EXCERPTED PASSAGE

○ ○ ○

Crossed Arm Syndrome
I understand the trend toward patient-empowerment, trying to build self-efficacy without risking dependency on the clinician. This has elevated the interventions of education and exercise over manual therapy in terms of best-practice recommendations for physical therapists.
As a long-term PT, I can understand this movement, but the trend comes at a price.
First off is the belief that manual therapy, viewed as a passive intervention, should be dosed sparingly as to not encourage dependency. In contrast, I contend that if manual therapy allows movement with less fear, pain, and caution, this, in itself, builds independence.
I do accept that more common view of PT is the exercise-based model, though I have HUGE issues with intellectual lazy PTs who blame weakness on pain. What I don’t and will not accept is an apparent lack of engagement on the part of my profession.
I have great respect for the time, patience, money, and emotional investment that a budding PT student makes to become a DPT, as it is not an easy path. But what are we building?
Recently I had dropped my car off for a service at a local repair facility. Rather than join the squad impatient chair-sitters, waiting for word of the bill in need of payment, I chose instead to take a long walk. This walk afforded me an opportunity to cruise through the nearby picturesque village, able to see the sights while getting my exercise. My walk took me past the village PT clinic…twice, once on my outbound journey, and again on my way back to the garage.
On my first pass, I was easily able to view a good handful of patients dutifully working out on at their respective stations, all seeming to be completely engaged in their tasks. But at the center of the facility, I viewed two individuals who I am assuming where the resident PTs. How did I know this?
Apparel, for one. They were the only ones NOT engaged.
Instead, they stood side by side, talking with each other, in the dreaded arms-crossed posture. Argh! OK, I thought, as I passed, maybe I caught them at a bad moment. Maybe it was a fluke. I’ll take a look on my way back, hoping that they would not be caught in such a compromising position.
The walk took me through the rest of the village and, with a bit of a divergence, along a roaring creek. Quite lovely. But as I again approached the PT clinic my suspicions rose and, sure enough, there they stood. Maybe they have moved and returned to the exact same spot to converse again…or maybe not. But there they stood, arms-crossed and conversing, while their patients dutifully went through their paces.
A PT may argue that those patients were engaged in self-helping behaviors, learning self-reliance, and building upon their own potential. Quite possibly.
But why did the PTs need to be standing there so unengaged? We can be more than arm crossers, we can be cheerleaders, encouragers, coaches, teachers, and, yes, occasionally, applying manual interventions. Self-reliance is key, but what has the PT profession become; a bunch of arm crossers? Manual therapy PT has its own skulls in the closet, but that’s not what this post is about. It’s about arm crossing.

○ ○ ○

MATERIAL SUPPLIED
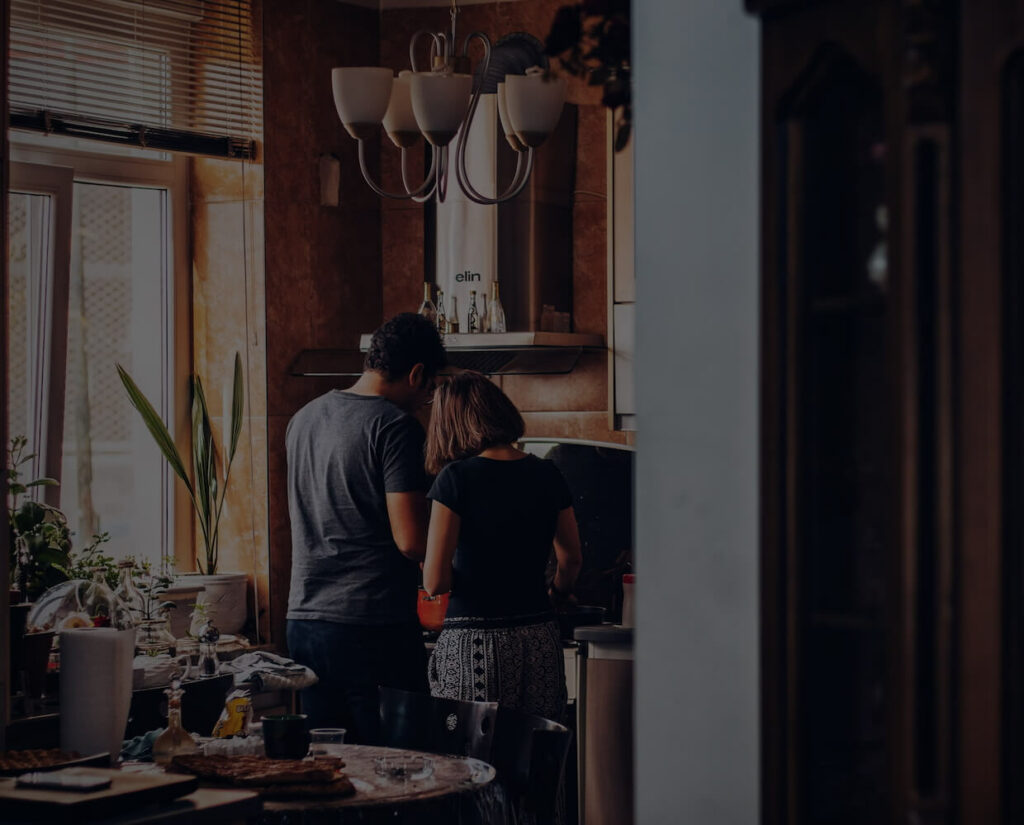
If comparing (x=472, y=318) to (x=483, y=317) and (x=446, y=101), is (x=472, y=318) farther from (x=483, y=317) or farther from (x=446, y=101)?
(x=446, y=101)

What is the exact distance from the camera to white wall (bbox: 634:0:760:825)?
5.18 feet

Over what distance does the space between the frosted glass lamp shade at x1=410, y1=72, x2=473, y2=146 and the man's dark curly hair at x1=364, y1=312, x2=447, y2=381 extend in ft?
2.10

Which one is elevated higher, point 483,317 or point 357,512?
point 483,317

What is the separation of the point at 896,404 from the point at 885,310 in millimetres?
92

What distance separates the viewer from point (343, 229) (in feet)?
16.5

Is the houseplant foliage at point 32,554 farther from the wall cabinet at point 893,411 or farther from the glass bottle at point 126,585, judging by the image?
the wall cabinet at point 893,411

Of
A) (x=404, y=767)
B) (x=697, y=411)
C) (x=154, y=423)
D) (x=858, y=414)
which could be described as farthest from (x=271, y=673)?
(x=858, y=414)

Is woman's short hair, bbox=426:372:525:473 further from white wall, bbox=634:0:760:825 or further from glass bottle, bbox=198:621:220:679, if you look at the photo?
white wall, bbox=634:0:760:825

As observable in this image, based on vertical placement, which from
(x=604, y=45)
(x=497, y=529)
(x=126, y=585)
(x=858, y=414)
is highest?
(x=604, y=45)

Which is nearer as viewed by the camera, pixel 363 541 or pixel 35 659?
pixel 35 659

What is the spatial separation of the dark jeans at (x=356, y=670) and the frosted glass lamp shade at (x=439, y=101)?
1.21 m

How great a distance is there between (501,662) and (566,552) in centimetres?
39

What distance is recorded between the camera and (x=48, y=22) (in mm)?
4375

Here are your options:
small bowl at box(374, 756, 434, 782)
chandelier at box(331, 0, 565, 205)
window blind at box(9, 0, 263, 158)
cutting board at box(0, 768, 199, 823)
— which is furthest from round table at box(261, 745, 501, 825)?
window blind at box(9, 0, 263, 158)
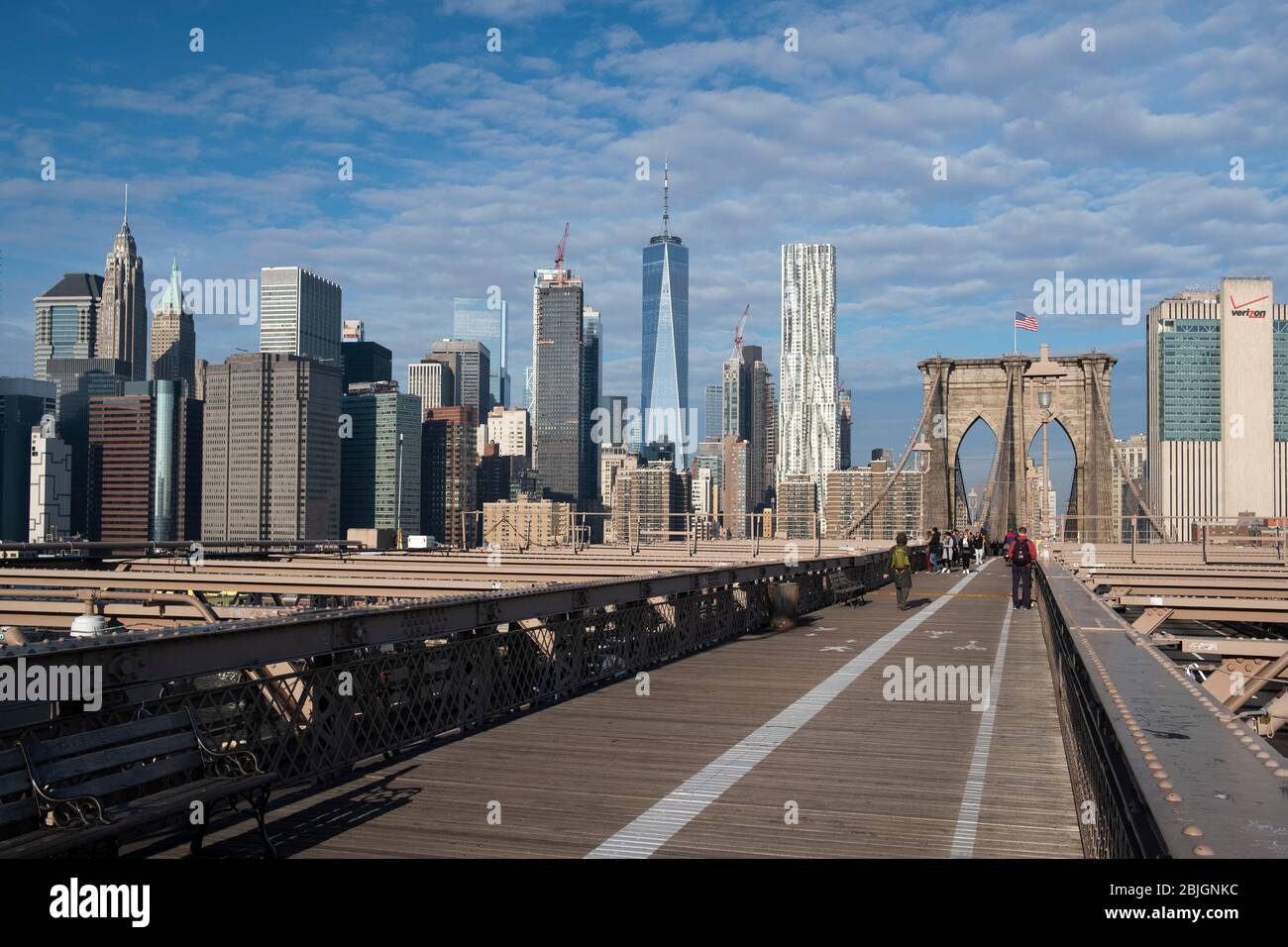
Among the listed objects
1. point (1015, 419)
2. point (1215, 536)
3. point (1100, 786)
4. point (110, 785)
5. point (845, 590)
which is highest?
point (1015, 419)

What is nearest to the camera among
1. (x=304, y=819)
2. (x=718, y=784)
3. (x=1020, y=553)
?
(x=304, y=819)

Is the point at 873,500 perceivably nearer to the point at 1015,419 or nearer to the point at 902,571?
the point at 1015,419

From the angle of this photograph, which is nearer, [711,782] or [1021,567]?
[711,782]

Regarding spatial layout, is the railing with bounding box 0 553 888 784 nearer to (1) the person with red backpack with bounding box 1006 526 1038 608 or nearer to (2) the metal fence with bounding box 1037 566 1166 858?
(2) the metal fence with bounding box 1037 566 1166 858

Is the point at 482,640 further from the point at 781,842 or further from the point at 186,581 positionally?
the point at 186,581

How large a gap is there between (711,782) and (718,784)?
0.29 feet

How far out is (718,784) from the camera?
8.14 metres

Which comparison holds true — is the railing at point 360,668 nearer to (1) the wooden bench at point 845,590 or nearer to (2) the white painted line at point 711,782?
(2) the white painted line at point 711,782

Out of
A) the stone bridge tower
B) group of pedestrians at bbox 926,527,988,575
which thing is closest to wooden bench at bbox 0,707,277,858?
group of pedestrians at bbox 926,527,988,575

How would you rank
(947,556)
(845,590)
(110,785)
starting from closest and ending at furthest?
(110,785) < (845,590) < (947,556)

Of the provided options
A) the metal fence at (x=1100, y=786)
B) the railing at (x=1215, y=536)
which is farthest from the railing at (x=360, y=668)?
the railing at (x=1215, y=536)

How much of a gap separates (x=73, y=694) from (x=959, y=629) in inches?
698

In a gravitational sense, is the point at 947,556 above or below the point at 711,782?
below

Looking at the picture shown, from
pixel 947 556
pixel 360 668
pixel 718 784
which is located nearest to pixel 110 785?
pixel 360 668
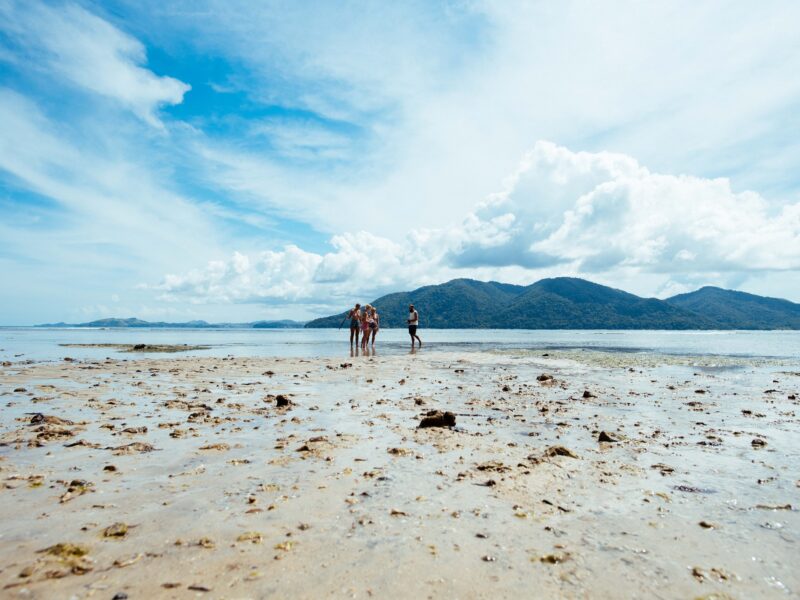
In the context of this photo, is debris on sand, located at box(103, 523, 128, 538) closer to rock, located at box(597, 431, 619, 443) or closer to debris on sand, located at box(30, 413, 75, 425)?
debris on sand, located at box(30, 413, 75, 425)

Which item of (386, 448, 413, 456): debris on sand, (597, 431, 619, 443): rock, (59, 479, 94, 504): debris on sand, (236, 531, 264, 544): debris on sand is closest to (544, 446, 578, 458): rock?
(597, 431, 619, 443): rock

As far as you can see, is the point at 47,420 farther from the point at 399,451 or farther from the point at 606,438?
the point at 606,438

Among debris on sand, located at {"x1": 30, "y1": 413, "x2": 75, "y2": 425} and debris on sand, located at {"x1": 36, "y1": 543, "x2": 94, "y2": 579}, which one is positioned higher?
debris on sand, located at {"x1": 30, "y1": 413, "x2": 75, "y2": 425}

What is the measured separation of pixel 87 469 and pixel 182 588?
4410 mm

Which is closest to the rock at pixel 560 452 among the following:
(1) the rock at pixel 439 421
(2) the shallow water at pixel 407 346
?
(1) the rock at pixel 439 421

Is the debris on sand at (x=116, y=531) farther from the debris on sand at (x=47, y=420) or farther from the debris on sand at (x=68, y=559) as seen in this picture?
the debris on sand at (x=47, y=420)

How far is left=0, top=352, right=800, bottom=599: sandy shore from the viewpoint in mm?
4191

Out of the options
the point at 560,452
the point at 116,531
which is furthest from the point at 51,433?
the point at 560,452

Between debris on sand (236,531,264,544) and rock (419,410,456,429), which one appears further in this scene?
rock (419,410,456,429)

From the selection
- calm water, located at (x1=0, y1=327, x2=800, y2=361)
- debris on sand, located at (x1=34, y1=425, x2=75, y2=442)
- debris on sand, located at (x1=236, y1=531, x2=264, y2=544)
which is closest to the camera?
debris on sand, located at (x1=236, y1=531, x2=264, y2=544)

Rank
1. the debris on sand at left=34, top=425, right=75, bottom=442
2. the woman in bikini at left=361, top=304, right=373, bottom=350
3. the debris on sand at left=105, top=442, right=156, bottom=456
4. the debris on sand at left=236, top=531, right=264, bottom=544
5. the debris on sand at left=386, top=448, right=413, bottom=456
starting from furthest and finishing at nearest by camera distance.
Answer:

○ ○ ○

PROMPT 1
Return everything from "Instead, they stood" down to "a compromising position." in the post on crossed arm syndrome, copied verbatim.
PROMPT 2
According to the post on crossed arm syndrome, how did the author identify the two individuals at the center of the clinic as the resident PTs?
PROMPT 3
Continue the post on crossed arm syndrome, beginning after its final sentence.

WRITTEN REPLY 1
Instead, they stood side by side, talking with each other, in the dreaded arms-crossed posture. Argh! OK, I thought, as I passed, maybe I caught them at a bad moment. Maybe it was a fluke. I’ll take a look on my way back, hoping that they would not be caught in such a compromising position.

WRITTEN REPLY 2
The author identified them by their apparel. They were also the only people in the facility who were not engaged, while the patients around them worked at their stations.

WRITTEN REPLY 3
My bias is toward using manual therapy as a primary intervention and evidence exists for this as a viable treatment strategy. I strongly discourage dependency of any sort and abhor it in other professionals. My work is set up to empower my patient to feel like they can move and with less fear. I teach them to self-treat, based on my examples, and make it a strong encouragement to engage in the movement of their choosing. I recognize that a good majority of patients seen for exercise-based PT improve, though those that don’t often come through my door.
As a profession, PT and other similar professions, the view of us by the public matters. Arm-crossing and spending a good amount of your time conversing with your peer instead of your patient is simply a lame way to spend medical dollars, not to mention a very expensive education.
Next time I make that walk, my hope is to see PTs engaged with their patient. They may not be touching, using manual therapy as I do, but I hope to see them spending time speaking to their patients, coaching and encouraging, aiding and correcting, prescribing, and adapting. I hope to see them doing the things our profession(s) are capable of and not resorting to the stereotypes that pockmark our profession.
BAN ARM-CROSSING
- Flipping the Script: Shared Decision-Making - January 17, 2022
- Are we the modality? A common denominator - September 12, 2021
- Putting Patient Preferences and Values Back In EBP - June 21, 2021
Great post Walt! I believe all manual therapists should be taught about self-efficacy during their training. It’s harder to change habits that create dependency once they are entrenched. Learning how to create a clinical environment that pros promotes confidence and independence in clients is so important.
Hi Rachel, Thanks for the comments. All interventions, be they exercise/movement-based or manual therapy-based, pose a risk of fostering dependency. Much depends on how those interventions are presented and actualized.
Regards,
Walt
Arm-crossing is, frankly, rude. Any PTs that I’ve seen here in NZ have been completely engaged in their client. I actually wouldn’t go back if arm-crossing was their MO.
Alas, PT varies from place to place. While I am not implying that standing around with arms-crossed is the norm in the US, the move toward self-efficacy has taken on strange interpretations by some clinicians.